EXERCISE PROMPT: Without the pictures, copy all the entries below exactly.

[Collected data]
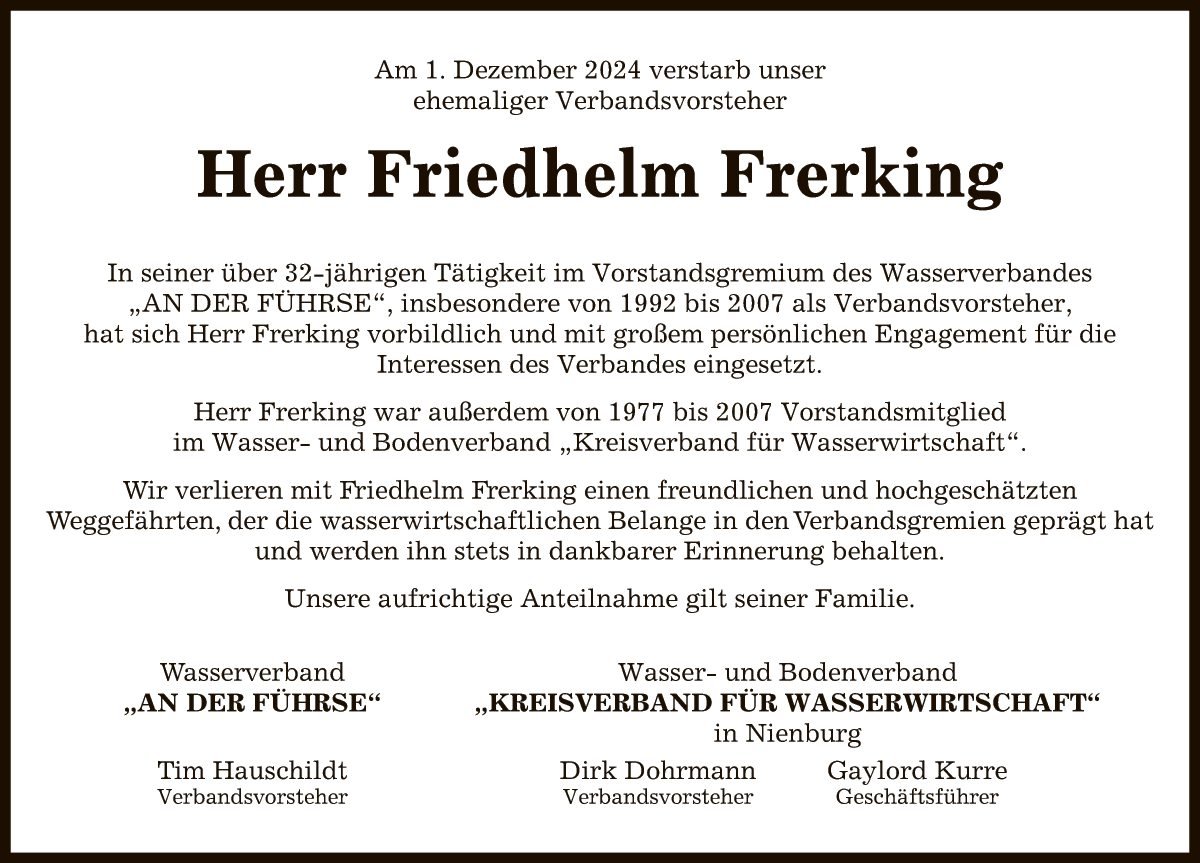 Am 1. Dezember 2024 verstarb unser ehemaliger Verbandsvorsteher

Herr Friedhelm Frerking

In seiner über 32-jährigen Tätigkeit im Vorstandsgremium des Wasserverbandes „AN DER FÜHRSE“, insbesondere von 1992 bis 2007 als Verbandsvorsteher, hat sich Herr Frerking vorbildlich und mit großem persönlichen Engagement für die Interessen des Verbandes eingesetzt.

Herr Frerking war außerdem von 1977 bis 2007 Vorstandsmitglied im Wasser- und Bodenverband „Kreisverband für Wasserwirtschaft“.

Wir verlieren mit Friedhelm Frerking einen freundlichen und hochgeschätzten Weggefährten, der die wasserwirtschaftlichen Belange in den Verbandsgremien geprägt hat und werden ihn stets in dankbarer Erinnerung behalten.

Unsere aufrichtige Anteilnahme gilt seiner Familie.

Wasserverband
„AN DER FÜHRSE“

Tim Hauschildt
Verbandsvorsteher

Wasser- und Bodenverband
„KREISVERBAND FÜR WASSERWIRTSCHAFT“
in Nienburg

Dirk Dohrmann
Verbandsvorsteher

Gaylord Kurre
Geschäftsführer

FINAL ANSWER:
 Am 1. Dezember 2024 verstarb unser ehemaliger Verbandsvorsteher

Herr Friedhelm Frerking

In seiner über 32-jährigen Tätigkeit im Vorstandsgremium des Wasserverbandes „AN DER FÜHRSE“, insbesondere von 1992 bis 2007 als Verbandsvorsteher, hat sich Herr Frerking vorbildlich und mit großem persönlichen Engagement für die Interessen des Verbandes eingesetzt.

Herr Frerking war außerdem von 1977 bis 2007 Vorstandsmitglied im Wasser- und Bodenverband „Kreisverband für Wasserwirtschaft“.

Wir verlieren mit Friedhelm Frerking einen freundlichen und hochgeschätzten Weggefährten, der die wasserwirtschaftlichen Belange in den Verbandsgremien geprägt hat und werden ihn stets in dankbarer Erinnerung behalten.

Unsere aufrichtige Anteilnahme gilt seiner Familie.

Wasserverband
„AN DER FÜHRSE“

Tim Hauschildt
Verbandsvorsteher

Wasser- und Bodenverband
„KREISVERBAND FÜR WASSERWIRTSCHAFT“
in Nienburg

Dirk Dohrmann
Verbandsvorsteher

Gaylord Kurre
Geschäftsführer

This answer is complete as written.